Let's start the solution by substituting \(\cos x = t\). This implies that \(-\sin x\, dx = dt\). After this substitution, the integral becomes \[\int \frac{t}{1 + (1 - t^{2})}(-dt)\].

In this step, simplify the obtained integral. When simplifying, you get \[\int \frac{-t dt}{2 - t^{2}}\].

Evaluate the integral using the rule for the integral \(\int \frac{du}{a^{2} - u^{2}} = \frac{1}{a}\ln |\frac{a + u}{a - u}|\) for \(u = t\) and \(a = \sqrt{2}\). After applying this rule, the outcome becomes \[-\frac{1}{\sqrt{2}} \ln \left|\frac{\sqrt{2} + t}{\sqrt{2} - t}\right| + C\].
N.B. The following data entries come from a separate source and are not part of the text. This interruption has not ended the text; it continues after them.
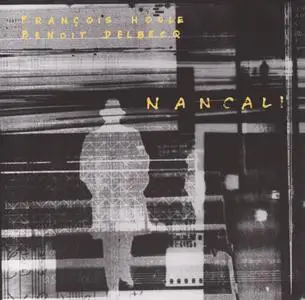 Francois Houle & Benoit Delbecq - Nancali (1997)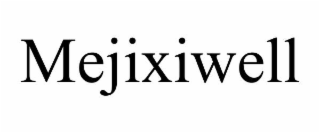 MEJIXIWELL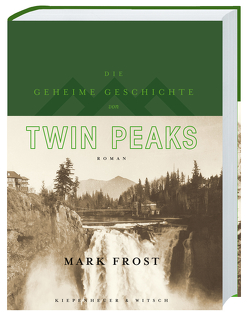 Die geheime Geschichte von Twin Peaks (Limitierte Auflage) von Frost,  Mark, Kleiner,  Stephan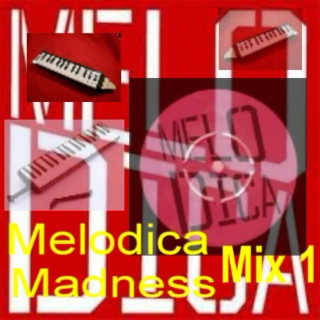 Melodica Madness Mix 1
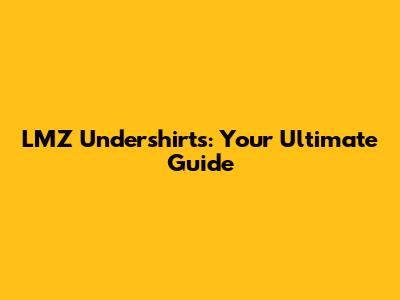 LMZ Undershirts: Your Ultimate Guide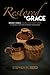 Restored by Grace: Broken V...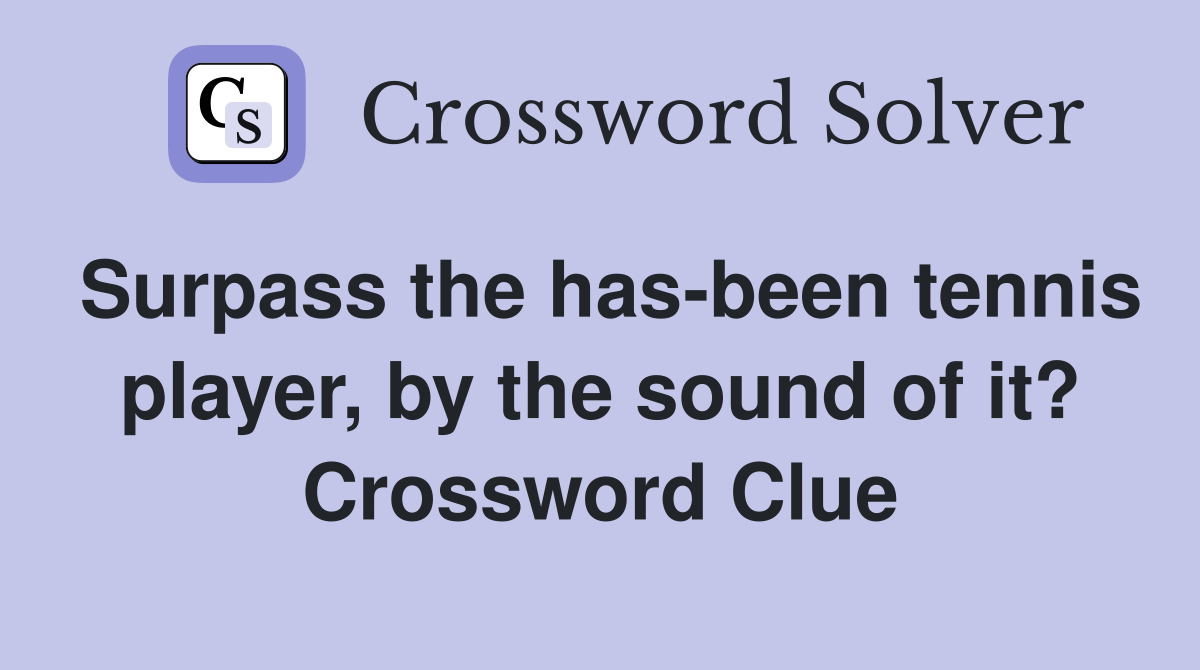 Surpass the has-been tennis player, by the sound of it? Crossword Clue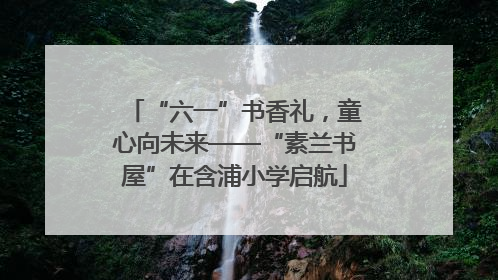 “六一”书香礼，童心向未来——“素兰书屋”在含浦小学启航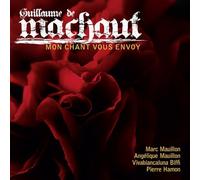 Angelique Mauillon / Marc Mauillon / Pierre Hamon / VivaBiancaLuna Biffi - Machaut: Mon chant vous envoy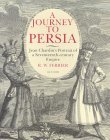 A Journey to Persia Jean Chardins Portrait of a Seventeenth Century Empire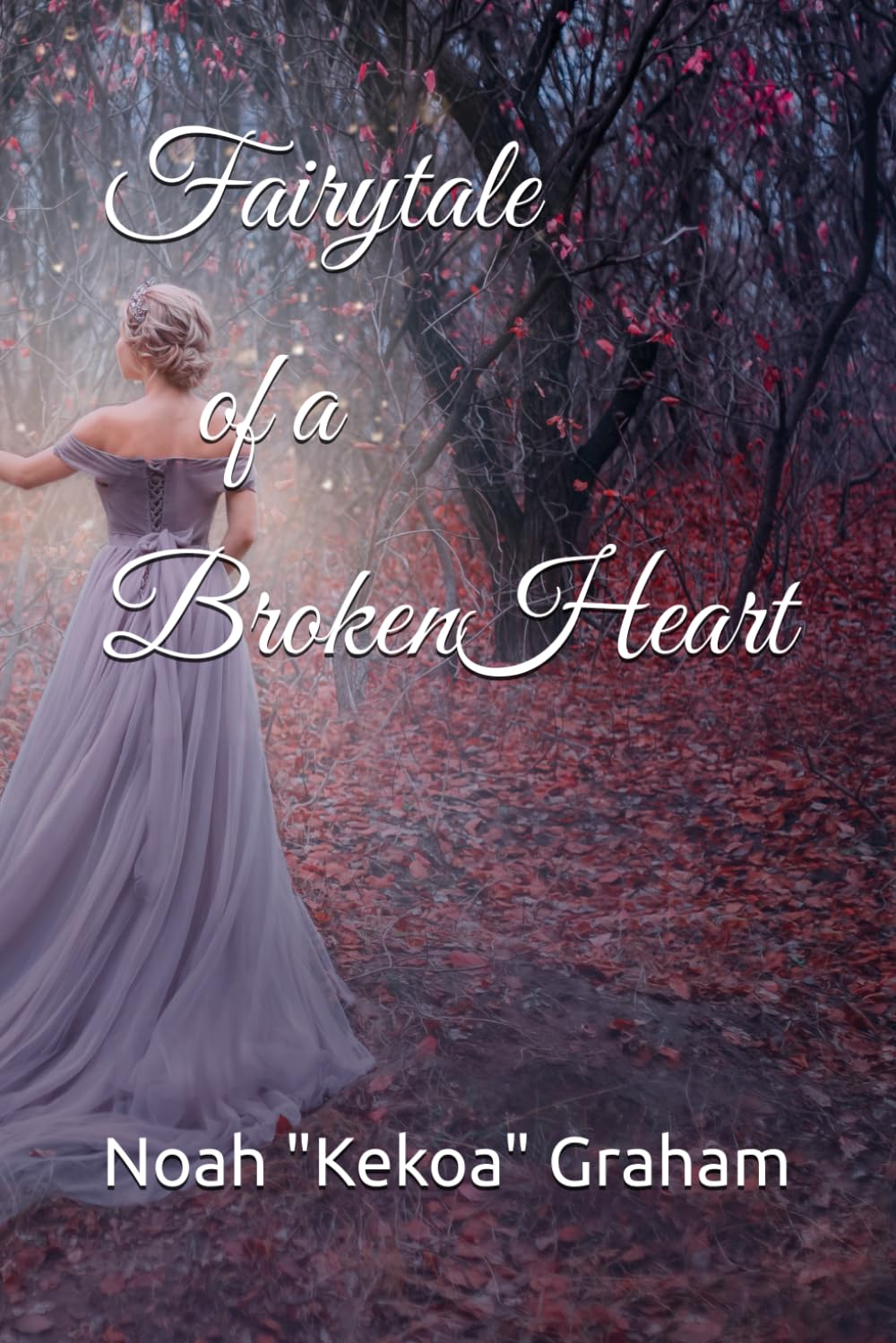 Fairytale Of a Broken Heart
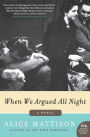 When We Argued All Night: A Novel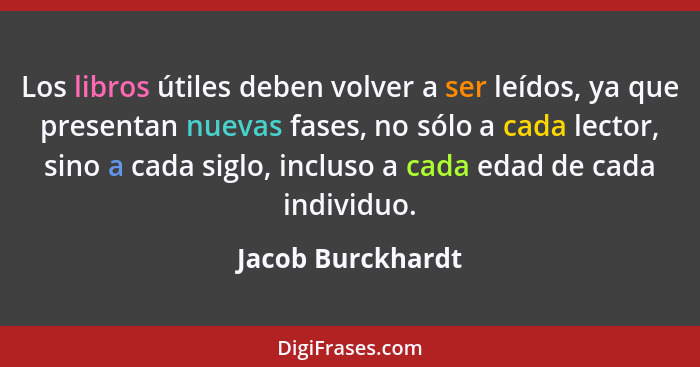 Los libros útiles deben volver a ser leídos, ya que presentan nuevas fases, no sólo a cada lector, sino a cada siglo, incluso a cad... - Jacob Burckhardt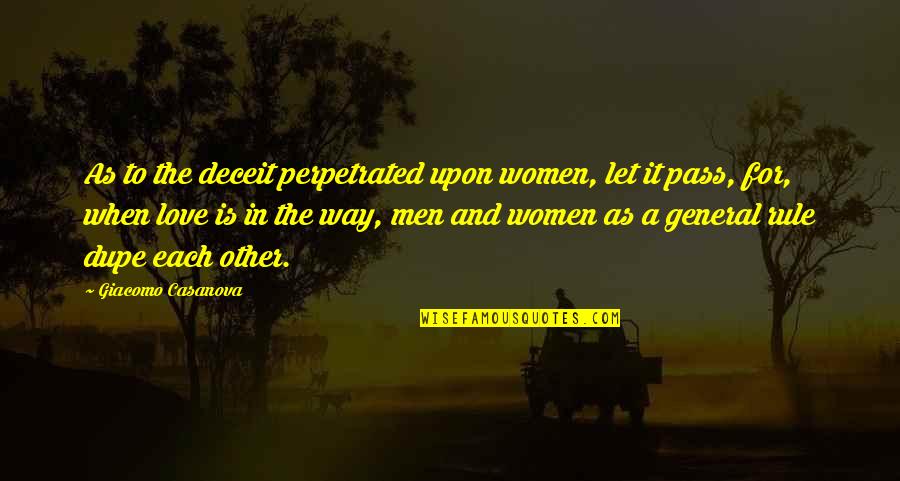 Women To Men Quotes By Giacomo Casanova: As to the deceit perpetrated upon women, let
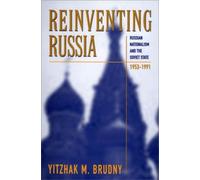 Reinventing Russia - Russian Nationalism & The Soviet State 1953-1991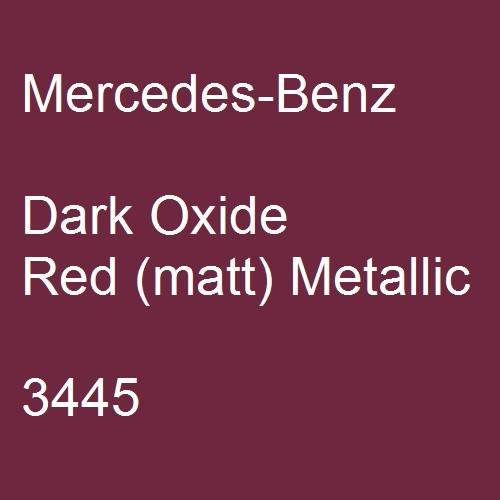 Mercedes-Benz, Dark Oxide Red (matt) Metallic, 3445.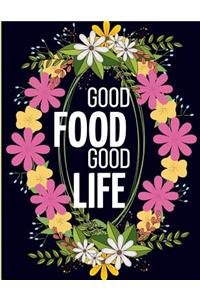 Good Food Good Life
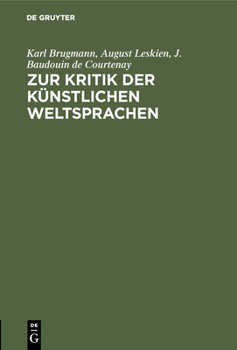 Hardcover Zur Kritik Der Künstlichen Weltsprachen [German] Book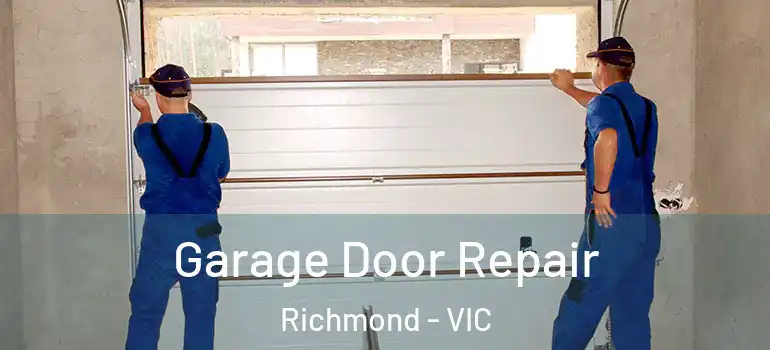  Garage Door Repair Richmond - VIC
In this step, replace \(t\) with \(\cos x\). The result is \[-\frac{1}{\sqrt{2}} \ln \left|\frac{\sqrt{2} + \cos x}{\sqrt{2} - \cos x}\right| + C\].

Finally, find the value for the definite integral. Using the variables of integration we have \(-\frac{\pi}{2}\) to \(\frac{\pi}{2}\). After applying these limits, the result is 0, because the function is an odd function and the limits are symmetrical around 0.